Retail round-up on May 10, 2016: Go Outdoors mulls sale of business and April retail sales suffer biggest drop since last August.
Pensions regulator boss says BHS liability is circa £275m
Pension Protection Fund chief executive Alan Rubenstein told the parliamentary committee probing BHS’s collapse that the high-street chain has a pension liability estimated at £275m.
Rubenstein told the House of Commons business and work and pensions committees that the fund could cover the sum without increasing the annual levy paid by solvent pension schemes to fund his organisation.
Rubenstein also told the committees they should think about setting clear limits for recovery plans – admitting the 23-year period was "exceptionally" long.
Go Outdoors hires KPMG to seek new potential investors
Go Outdoors is examining a possible sale of the privately owned outdoor goods retail chain as it hired KPMG to run the process, according to Financial Times.

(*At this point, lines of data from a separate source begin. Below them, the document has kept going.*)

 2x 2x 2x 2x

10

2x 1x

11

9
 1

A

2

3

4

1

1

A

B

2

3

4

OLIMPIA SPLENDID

The Sheffield-headquartered retailer’s chief executive Chris Matthews said that it was in the ‘initial stages’ of talks with potential investors to spur further expansion of the business.
Matthews did not say whether the owners were considering a full or partial sale of the UK chain.

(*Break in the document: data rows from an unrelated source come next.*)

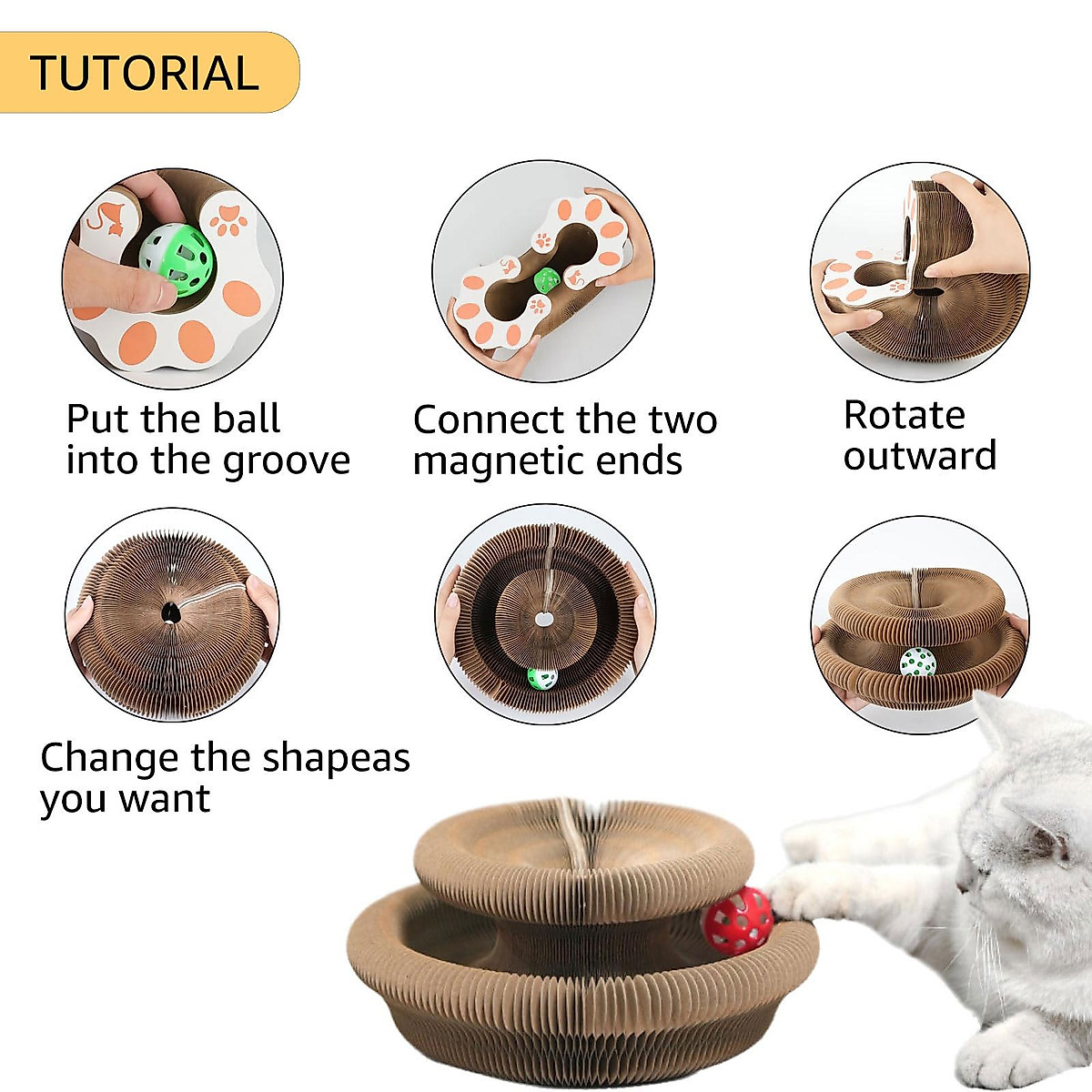 TUTORIAL

Put the ball into the groove

Connect the two magnetic ends

Rotate outward

Change the shapeas you want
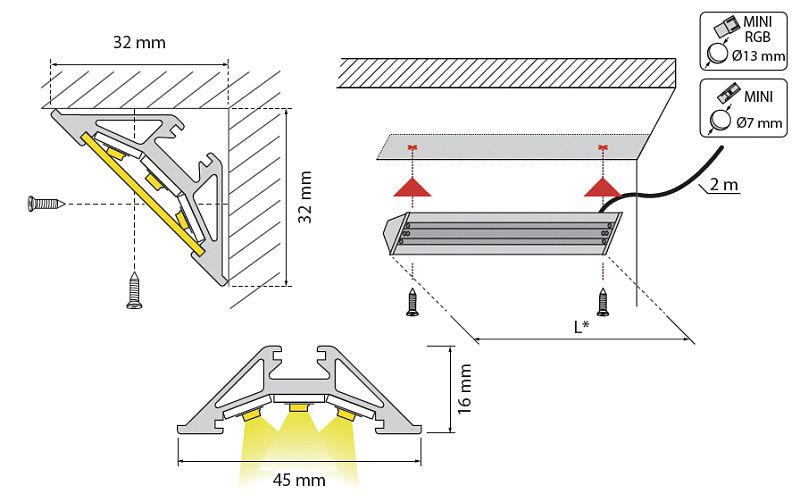 32 mm

32 mm

MINI RGB Ø13 mm

MINI Ø7 mm

2 m

L*

16 mm

45 mm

Cold weather and cautious consumer spending drags April retail sales down
Like-for-like retail sales suffered their biggest decline since last August, falling 0.9% in April on a year earlier, mainly due to cold weather and more cautious shoppers.
Total sales remained flat over last year, according to the BRC-KPMG retail sales monitor.
Footwear and fashion category recorded a ‘poor month’ as the cold spell affected sales of spring and summer clothing lines, the report found.
Food sales rose last month for the first time since the beginning of the year, while furniture and home accessories sales also grew.
BRC’s chief executive Helen Dickinson said: “Overall, flat total sales mask a very mixed picture; some retailers benefiting from the healthy housing market, while others are evidently more susceptible to the effects of lower consumer confidence and a higher proportion of disposable income going into leisure and entertainment.
“The same trends as March continued, with outerwear, knitted leggings and essentials like socks and underwear continuing to do well, while dresses, shorts and T-shirts showed significant declines.”